Seventy-two-year-old Tom Miller collected six sheepskins—bachelor’s degrees in political science, international studies, liberal studies, modern languages, anthropology, and geography—when he took the stage at the June commencement.

“I’m a student of learning,” Miller said. “I used the courses as a method of organizing my readings. I have about 3,500 books at home in my library.”

A retired Air Force officer who already has bachelor’s and master’s degrees in aerospace engineering, Miller embarked on his degree-collecting quest at Wright State in 2000 at the age of 60 as part of the Senior Scholars program. He was interrupted only in 2009, when he injured his back and cracked some ribs in a fall while hiking across a stream in the Great Smoky Mountains.

Although Miller pursued multiple degrees at the same time and completed work toward them at different times, university regulations would have made it difficult for him to collect the degrees one at
a time.

“It’s quite a great story,” said Donna Schlagheck, Ph.D., chair of Wright State’s political science department. “Talk about lifelong learning. This guy embodies it.”

With an IQ once estimated as high as 203, Miller is in the top 1 percent of duplicate bridge players on the planet and is a formidable backgammon player. He won the chess championships at Wright-Patterson Air Force Base all 10 times he competed. He paints, hikes, scuba dives, and was once a competitive Latin ballroom dancer, traveling the country.

“For an engineer, this guy is truly a Renaissance man,” said Schlagheck. “I say that in the highest possible praise. Only an engineer could schedule that many majors.”

 

Miller grew up in Chillicothe, Ohio. He turned one of the rooms in the family home into a chemistry lab and would hang out at a nearby Mead lab as a boy, where he learned how to use a slide rule in the production
of paper.

Miller was a math whiz, but never studied in
high school.

“I took one book home for the fun of it—a trigonometry book—to solve all of the identities,”
he recalled.

Miller attended MIT, but didn’t last very long there, blaming his lack of study skills. So he joined the Air Force, tested out of the first two years of college, and was selected to become an officer in the aeronautical/astronautical engineers program.

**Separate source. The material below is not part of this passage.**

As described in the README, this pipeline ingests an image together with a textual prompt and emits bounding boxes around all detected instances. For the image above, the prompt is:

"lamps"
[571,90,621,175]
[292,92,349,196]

After a 20-year career, Miller retired from the Air Force in 1978. He went on to work for the University of Dayton Research Institute and for several aerospace defense contractors. In 1999, he retired as founder
and CEO of CompuTech Strategies, an aerospace defense company.

In the past 24 years, Miller has helped 123 Republican candidates in their political campaigns. For the past six summers, he has worked at an archaeological dig at Fort Ancient, a site near Lebanon built by the Hopewell people.

“He really has an incredibly broad range of interests,” said Charles, Taylor, Ph.D., former dean of the College of Liberal Arts. “He’s a very different kind of student. He enriches the whole classroom experience.”

Miller’s studies at Wright State have touched on everything from Roman art and Irish literature to the Arab-Israeli conflicts. He studied German, Italian, and French, and actually posted his lowest grade point average in Modern Languages—a 3.800.

“Whenever I’m at parties and they play Trivial Pursuit, it’s always Tom versus the room,” Miller cracked.

Miller is undecided about his next adventure.

He is toying with the idea of working for a presidential campaign or perhaps seeking a position at London’s British Museum, which is hosting an exhibit in March on the archaeological artifacts of Pompeii and Herculaneum.

And there’s one more possibility.

“I’m thinking,” he said, “about going for another master’s degree at Wright State.”